Mobile virtualisation technologies can help IT manage their BYOD strategies, but until there is more choice and collaboration between virtualisation tools and mobile operating systems, IT will steer clear, experts said.

Tighter budgets, IT security concerns and compatibility issues are some factors that limit mobile virtualisation technology adoption.

In addition, “companies are relying on the native apps to deliver business functionality,” said virtualisation expert Mike Laverick

IT prefers to use smartphones with built-in mail apps to avoid spending on these tools, he said.

Meanwhile,  bring-your-own device (BYOD) and IT consumerisation continue to gain dominance in the workplace, so IT has to find a way to manage corporate data on mobile devices.

A TechTarget survey of more than 2500 IT pros revealed that 34% of respondents plan to implement tablets in 2012, up from 18% in 2011.

IT hesitant to adopt MVP
Despite more smartphones and tablets entering the workplace, IT hasn’t embraced mobile virtualisation technologies such as VMware Inc.’s Mobile Virtualization Platform (MVP).

VMware’s MVP allow IT to run a virtual machine (VM) -- with another operating system (OS)-- on smartphones, giving users both their work and personal phone on the same device. Inside the VM, IT admins can use application-management tools such as VMware Horizon Mobile to secure the business apps and control access.

Another mobile virtualisation tool for Android devices is called BizzTrust.
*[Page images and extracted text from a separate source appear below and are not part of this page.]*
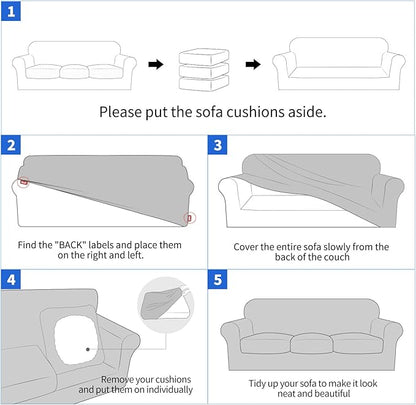 1

Please put the sofa cushions aside.

2

Find the "BACK" labels and place them on the right and left.

3

Cover the entire sofa slowly from the back of the couch

4

Remove your cushions and put them on individually

5

Tidy up your sofa to make it look neat and beautiful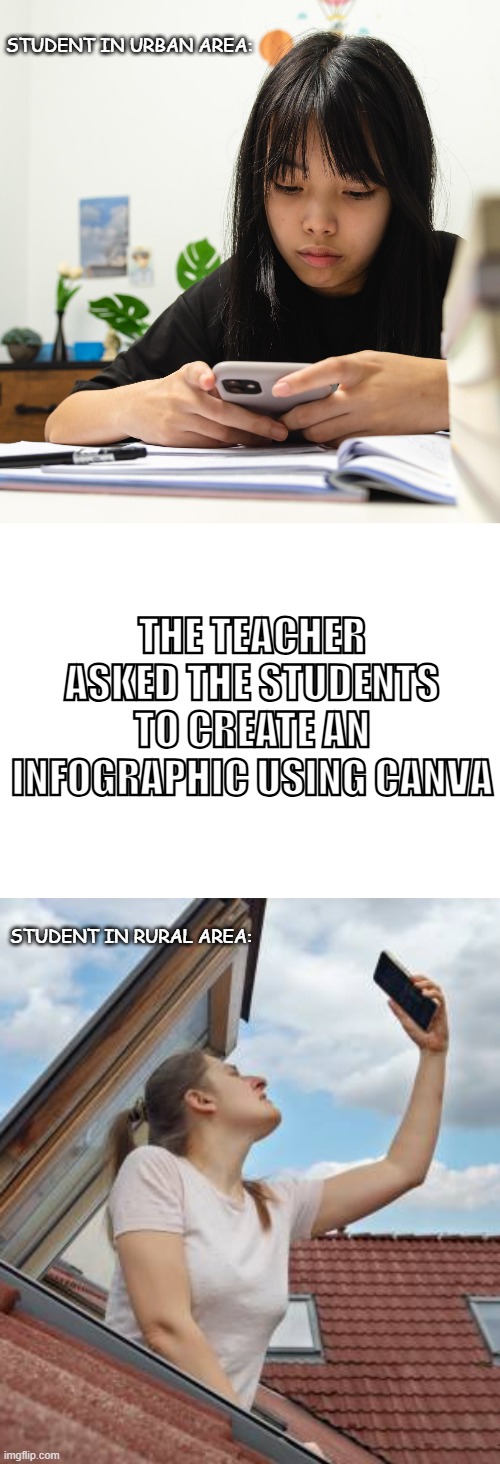 STUDENT IN URBAN AREA:

THE TEACHER ASKED THE STUDENTS TO CREATE AN INFOGRAPHIC USING CANVA

STUDENT IN RURAL AREA:

imgflip.com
It is developed by Fraunhofer, an application-oriented research organisation in Europe. BizzTrust allows IT to create two virtual smartphones in a single device and manage only the corporate virtual smartphone.

Meanwhile, Red Bend has developed vLogix Mobile for Mobile Virtualization which too is pre-integrated with Android. The platform is built upon a "bare metal" -- which means that virtualisation is integrated into the hardware of the device.

These tools may require IT to make an additional infrastructural investment and review their security strategies, experts said.

Consumerisation of IT is still evolving and corporations are waiting for the trend to plateau before investing in this area,” said Stuart McHugh, systems analyst for Europe and Asia at Withers LLP.

Bringing a new technology to a mobile market is very tough in an ever changing and evolving market, he added.

Lack of choices for mobile virtualisation
Most people in the UK access only services such as corporate email and calendaring apps with their mobile devices, said Daniel Eason, a technical architect at a UK-based company.

Besides, using these tools and combining corporate and personal apps onto a single device raises questions such as who pays for the device and more importantly who supports it, Eason said.

Mobile virtualisation vendors are collaborating with a selective few mobile providers when there’s a wide array of mobile devices in use.

“This means there is limited choice,” Eason said. “If server vendors only supported the VMware hypervisor on two or three server models, they would suffer the same issues with adoption.”

Some vendors remain hampered by the closed off model of the iPhone, while a majority of tablet sales in the corporate space are from Apple’s iPad, Laverick said.

MVP is designed to run only on Android devices right now and the VM itself will also run only Android.

The cost and detailed research and development required to test MVP could deter other mobile vendors to become partners, explained Eason.

“Android hasn't yet eclipsed iPhone completely,” Laverick said. “If I had an iPad, why would I want a different OS on my phone - when I keep both in sync - and have same apps on both?” asked Laverick.

Support for more mobile carriers could give these tools a boost, agreed McHugh.